Thursday, October 05, 2006

The New African Command: Air Force Components Emerging?

As the Pentagon moves further towards officially announding the creation of an African Command -- as proposed early on by Tom Barnett; and suggested close by this Time Magazine piece back in late August -- small signs of the concomitant reorganization of assets can be found ... or am I just looking too hard? Take this item from Stars and Stripes today:

KAISERSLAUTERN, Germany — Nearly a year after deactivating the historic 3rd Air Force, the Air Force is bringing it back. But what the headquarters command will do, where it will go and why it is coming back, officials will not say. Brig. Gen. Michael Snodgrass, director of Plans, Programs and Requirements at U.S. Air Forces in Europe headquarters, confirmed the command would return but told Stars and Stripes he could not give any details because they were still being negotiated by the Pentagon and the U.S. State Department. Nations involved in the reorganization also must be notified. (...)

The 3rd Air Force officially was deactivated during a ceremony in England last November. The Air Force shuttered the headquarters as part of a plan to merge commands and create a new one at Ramstein. About 100 staff members from the 16th Air Force based at Aviano Air Base in Italy and the 3rd Air Force in England moved to Germany to create a new, 650-member “warfighting” headquarters with the job of planning combat and humanitarian operations.

The new African Command might just be where the 3rd Air Force is going. EUCOM's strategic importance has dropped a lot since the end of the Cold War. Reducing numbered European USAF Air Forces to two therefore made sense in an efficiency oriented perspective. But then most of EUCOM's operations are NATOesque 'out of area' -- more precisely: out of Europe, into Africa -- operations. This focuses a large chunk of Air Force activities on one specialized kind, namely long range contingency operations in various shapes. 3rd Air Force has been doing this since the mid 1990's at least ( never ceases to amaze).

Back in December last year, I wrote about the impossibility of a Civilian Transportation Command for civilian contingencies, Stabilization and Reconstruction, disaster response, etc.

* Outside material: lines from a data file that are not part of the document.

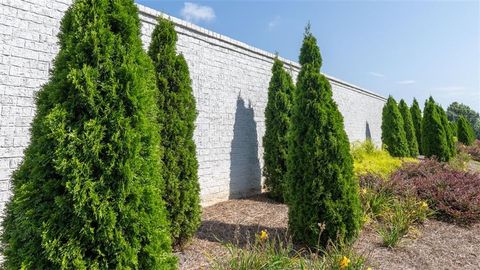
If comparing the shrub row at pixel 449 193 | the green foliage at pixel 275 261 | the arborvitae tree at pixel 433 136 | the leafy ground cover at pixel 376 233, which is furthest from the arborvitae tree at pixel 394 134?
the green foliage at pixel 275 261

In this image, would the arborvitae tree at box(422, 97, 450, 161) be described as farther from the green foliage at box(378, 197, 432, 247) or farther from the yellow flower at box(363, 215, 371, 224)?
the yellow flower at box(363, 215, 371, 224)

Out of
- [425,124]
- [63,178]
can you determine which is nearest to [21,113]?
[63,178]

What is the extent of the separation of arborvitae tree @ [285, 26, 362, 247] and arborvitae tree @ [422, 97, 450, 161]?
9.92 metres

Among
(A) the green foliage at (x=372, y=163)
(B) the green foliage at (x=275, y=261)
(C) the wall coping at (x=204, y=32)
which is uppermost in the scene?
(C) the wall coping at (x=204, y=32)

This means the military, and especially, the USAF will have to literally carry the major weight in the growing area of joint, inter-agency and multinational operations -- and especially, overlapping civilian and military operations, whether proactively pre-conflict or reactively post-conflict. 3rd Air Force could be brought back as a component in the African Command, leaving Rammstein as the EUCOM AF HQ component.